Ma ormai è passato quasi un mese e siamo alla fine del mio viaggio. All’aeroporto, dopo aver assistito all’ultima, fatale illusione di quel giovanotto con la barba e gli occhiali che si perdeva nel volto della sua ragazza cubana, ho l’ennesima, amarissima sorpresa. Volo cancellato e comitato di ricevimento a Fiumicino dei miei amici romani saltato. Dopo due, tre ore veniamo infine dirottati in un hotel di lusso alla periferia dell’Havana. Mai stato in vita mia in un posto del genere. Anche qui, all’arrivo, dopo una giornata di caldo torrido, ho una sete tremenda e in camera, nel frigo, non c’è la bottiglia d’acqua che doveva starci. La sete è terrificante e chiedo più volte alla reception un po’ d’acqua. Mi dicono di tornare in camera e di aspettare. Aspetto, aspetto, ma niente. Purtroppo non la posso acquistare, perché non ho un centesimo dopo che qualcuno/a mi ha rubato, come raccontato in precedenza, i miei ultimi 50 euro dalla valigia posta in camera della mia padrona di casa all’Havana. Alla fine, imbestialito, vado al bar, ordino una bottiglia d’acqua e me la scolo, ignorando platealmente le proteste del barman che mi chiede i soldi. Poco dopo scopro che quello era l’Hotel di Al Capone, l’Hotel preferito dal famoso gangster. La sera, dopo un breve giro nei dintorni, mi butto su una sedia a sdraio posta vicino la piscina di extralusso, ascoltando stancamente il complesso di cantanti donne che ripropone l’ovvio repertorio del caso. Faccio amicizia con delle famiglie di simpatici napoletani, che rivedrò poi con piacere a Napoli. Uno è un avvocato in gamba e insieme organizziamo i termini del rimborso.

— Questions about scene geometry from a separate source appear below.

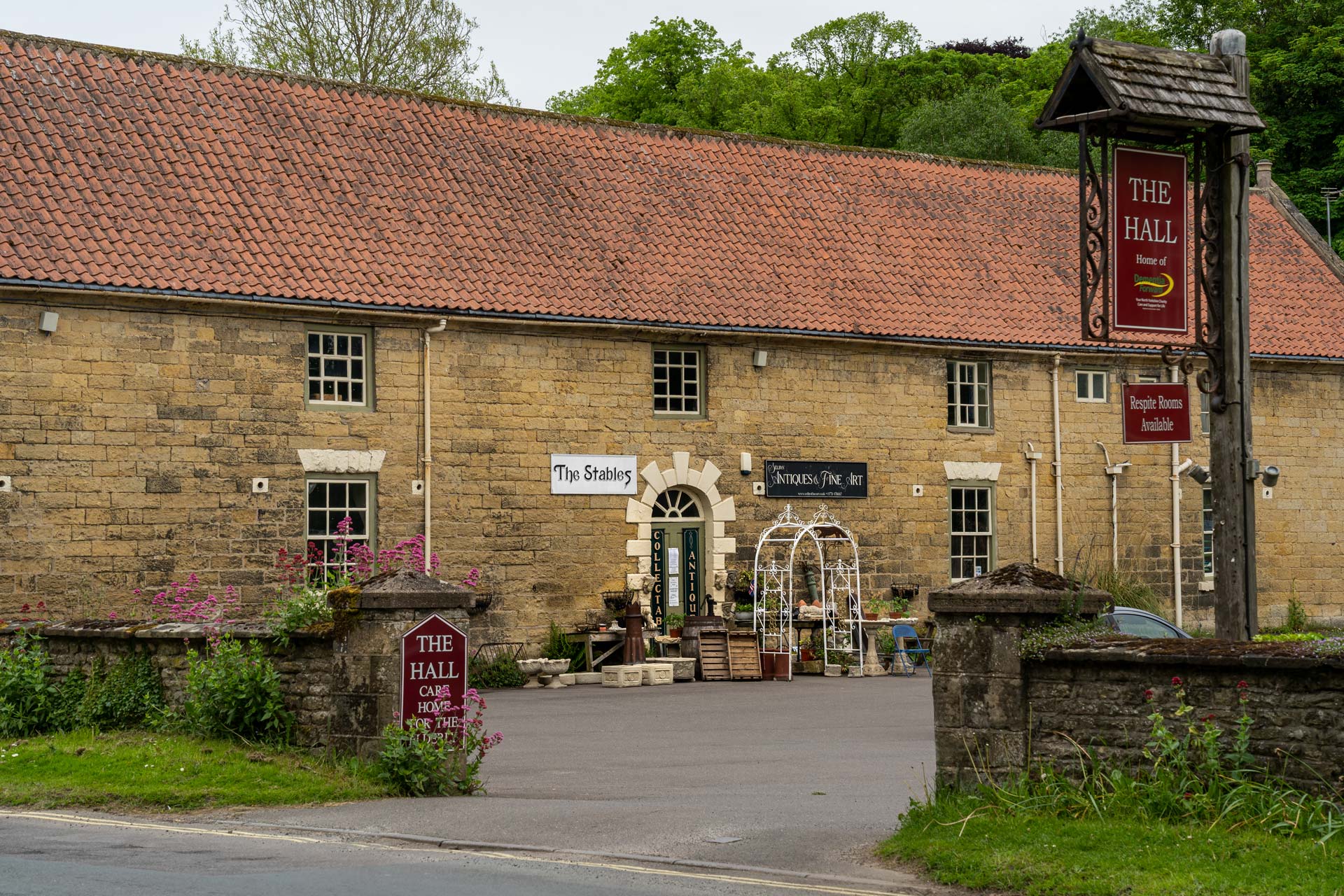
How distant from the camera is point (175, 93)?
2469 centimetres

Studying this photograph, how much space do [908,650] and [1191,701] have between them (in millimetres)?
16099

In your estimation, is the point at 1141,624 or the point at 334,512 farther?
the point at 334,512

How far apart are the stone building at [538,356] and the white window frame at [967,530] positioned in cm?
8

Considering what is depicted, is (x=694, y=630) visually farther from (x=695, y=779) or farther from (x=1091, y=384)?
(x=695, y=779)

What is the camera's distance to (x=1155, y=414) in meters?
12.8

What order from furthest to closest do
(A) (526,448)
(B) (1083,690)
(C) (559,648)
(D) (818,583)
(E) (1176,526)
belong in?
(E) (1176,526), (D) (818,583), (A) (526,448), (C) (559,648), (B) (1083,690)

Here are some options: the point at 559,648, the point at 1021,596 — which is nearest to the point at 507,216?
the point at 559,648

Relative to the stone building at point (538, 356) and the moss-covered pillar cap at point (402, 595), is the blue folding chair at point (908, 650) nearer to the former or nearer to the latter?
the stone building at point (538, 356)

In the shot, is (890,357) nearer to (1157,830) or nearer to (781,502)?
(781,502)

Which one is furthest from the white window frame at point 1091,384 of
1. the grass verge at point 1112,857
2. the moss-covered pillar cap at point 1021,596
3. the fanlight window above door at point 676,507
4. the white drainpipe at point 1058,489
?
the grass verge at point 1112,857

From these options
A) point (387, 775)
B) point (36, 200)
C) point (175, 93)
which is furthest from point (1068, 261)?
point (387, 775)

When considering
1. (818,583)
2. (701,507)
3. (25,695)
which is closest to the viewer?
(25,695)

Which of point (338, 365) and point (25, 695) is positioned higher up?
point (338, 365)

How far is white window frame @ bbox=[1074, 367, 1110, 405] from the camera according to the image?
2905cm
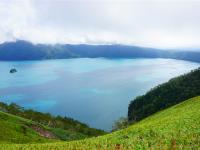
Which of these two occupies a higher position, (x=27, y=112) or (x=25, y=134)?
(x=25, y=134)

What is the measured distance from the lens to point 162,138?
22.7 metres

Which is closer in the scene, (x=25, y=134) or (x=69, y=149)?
(x=69, y=149)

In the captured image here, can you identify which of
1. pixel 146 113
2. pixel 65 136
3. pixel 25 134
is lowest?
pixel 146 113

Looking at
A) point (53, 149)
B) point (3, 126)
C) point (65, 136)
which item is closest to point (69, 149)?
point (53, 149)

La mattina successiva è quella decisiva. Finalmente si parte. Dal finestrino dell’aereo, ripensando a tutte le truffe che subii, guardo i passeggeri prima del decollo. Dalle loro espressioni, sembra che ritornino soddisfatti alle loro case, bevendo il vino e facendosi il segno della croce. Qualcuno biascica orazioni con il rosario. Ci alziamo in volo e, vedendo l’Havana scomparire, ripenso a quello che mi disse il frate italiano che andai a trovare : “Qui quasi nessuno ormai viene più in chiesa. I pochi che resistono ci dicono ‘Ci hanno tolto la libertà e ci hanno dato il libertinaggio’ ”. E’ proprio vero, e ormai lo posso pensare anch’io, che il Comunismo, degenerando in dittatura, ha distrutto gran parte dei valori della società cubana. Prima di affrontare il massacrante viaggio di ritorno, mi scolo i tre bicchieri di vino rosso offertimi, sperando di prendere sonno. Chissà perché, nel dormiveglia, mi vengono in mente i bellissimi versi della poetessa russa Achmatova. Versi straordinari, che però hanno il torto di accusare ingiustamente il Padreterno di aver abbandonato l’uomo. Non sarà il contrario? Cara poetessa dalla vita segnata dal dolore, io penso proprio di sì: ”Bevo a una casa distrutta /alla mia vita sciagurata / a solitudini vissute in due/ E bevo anche a te: /All’inganno di labbra che tradirono,/ al morto gelo dei tuoi occhi,/ ad un mondo crudele e rozzo,/ ad Un Dio che non ci ha salvato”.